Kommentar: Alles hängt am Strom
Von Rainer Pörtner
Stuttgart - Wenn es um das Wettrennen bei Künstlicher Intelligenz, Clouddiensten und Großrechnern geht, steht Deutschland im europäischen Vergleich gar nicht so schlecht da. Im globalen Maßstab jedoch sind die USA und China weit enteilt. Vermutlich sogar uneinholbar enteilt. Angesichts der amerikanisch-chinesischen Übermacht muss der unbedingte Anspruch Europas sein, zumindest Reste einer digitalen Autonomie zu bewahren. Dazu braucht es eine große, konzertierte Offensive der Europäer. Mit ihrer „Nationalen Rechenzentrumsstrategie“ zeigt die Bundesregierung immerhin den Ehrgeiz, hier vorne mit dabei sein zu wollen.

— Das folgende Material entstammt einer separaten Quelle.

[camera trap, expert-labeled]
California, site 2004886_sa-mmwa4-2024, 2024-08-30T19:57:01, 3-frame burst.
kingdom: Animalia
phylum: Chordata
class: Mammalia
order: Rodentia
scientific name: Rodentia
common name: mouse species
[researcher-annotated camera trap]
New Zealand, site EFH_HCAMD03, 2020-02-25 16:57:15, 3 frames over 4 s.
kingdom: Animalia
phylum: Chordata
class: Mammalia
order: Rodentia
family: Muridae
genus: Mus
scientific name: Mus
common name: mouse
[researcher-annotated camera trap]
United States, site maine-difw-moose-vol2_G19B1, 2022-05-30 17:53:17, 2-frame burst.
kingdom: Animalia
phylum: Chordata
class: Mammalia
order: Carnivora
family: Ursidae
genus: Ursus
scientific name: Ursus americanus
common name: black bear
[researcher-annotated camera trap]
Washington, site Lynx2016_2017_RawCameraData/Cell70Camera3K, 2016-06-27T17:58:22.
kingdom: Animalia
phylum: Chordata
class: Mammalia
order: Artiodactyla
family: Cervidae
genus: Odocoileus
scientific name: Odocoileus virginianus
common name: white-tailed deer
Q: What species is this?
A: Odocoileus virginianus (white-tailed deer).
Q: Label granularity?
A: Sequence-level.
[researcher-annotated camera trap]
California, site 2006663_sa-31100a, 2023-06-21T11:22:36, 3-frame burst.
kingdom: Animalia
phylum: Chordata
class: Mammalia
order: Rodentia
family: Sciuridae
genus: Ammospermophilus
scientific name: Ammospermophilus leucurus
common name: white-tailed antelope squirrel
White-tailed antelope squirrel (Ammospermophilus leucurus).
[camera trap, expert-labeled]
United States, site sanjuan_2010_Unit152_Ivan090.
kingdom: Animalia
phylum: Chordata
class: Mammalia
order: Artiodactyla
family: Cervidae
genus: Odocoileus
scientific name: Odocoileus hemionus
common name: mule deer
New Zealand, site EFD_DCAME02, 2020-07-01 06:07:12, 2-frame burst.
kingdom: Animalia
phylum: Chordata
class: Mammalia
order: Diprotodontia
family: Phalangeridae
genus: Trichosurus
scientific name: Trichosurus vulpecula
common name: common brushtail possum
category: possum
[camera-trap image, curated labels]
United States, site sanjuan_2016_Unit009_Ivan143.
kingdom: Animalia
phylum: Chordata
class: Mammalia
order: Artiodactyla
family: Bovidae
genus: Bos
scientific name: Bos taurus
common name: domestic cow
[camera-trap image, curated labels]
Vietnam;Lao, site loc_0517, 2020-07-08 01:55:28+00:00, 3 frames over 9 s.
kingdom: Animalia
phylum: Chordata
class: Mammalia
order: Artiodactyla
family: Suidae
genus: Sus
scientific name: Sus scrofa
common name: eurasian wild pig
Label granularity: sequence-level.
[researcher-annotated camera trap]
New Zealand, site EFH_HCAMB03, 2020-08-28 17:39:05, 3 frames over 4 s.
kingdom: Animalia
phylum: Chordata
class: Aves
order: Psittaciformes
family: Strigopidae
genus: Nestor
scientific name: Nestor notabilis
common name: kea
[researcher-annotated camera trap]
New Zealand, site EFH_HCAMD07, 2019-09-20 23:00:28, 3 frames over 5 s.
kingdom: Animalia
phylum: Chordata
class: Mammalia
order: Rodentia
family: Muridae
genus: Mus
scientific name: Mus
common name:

Die allgemeinen Rechenkapazitäten in Deutschland sollen bis 2030 verdoppelt, die Kapazitäten für KI sogar vervierfacht werden. Das sind ambitionierte Ziele. Ob sie termingerecht erreichbar sind, sei dahingestellt: Entscheidend sind die Anreize zum Bau der Rechenzentren, die jetzt von Seiten des Staates gegeben werden. Ansiedlung auf Brachflächen ehemaliger Industriebetriebe, beschleunigte Planungsverfahren, Vorteile für Kommunen bei der Gewerbesteuer – das sind alles Maßnahmen, die in die richtige Richtung gehen. Entscheiden wird sich die Attraktivität des Standorts Deutschland für große Rechenzentren aber über die zuverlässige Versorgung mit bezahlbarem Strom. Die Voraussetzungen dafür zu schaffen, ist die eigentliche Aufgabe dieser Regierung. Und da sieht sie bisher nicht gut aus.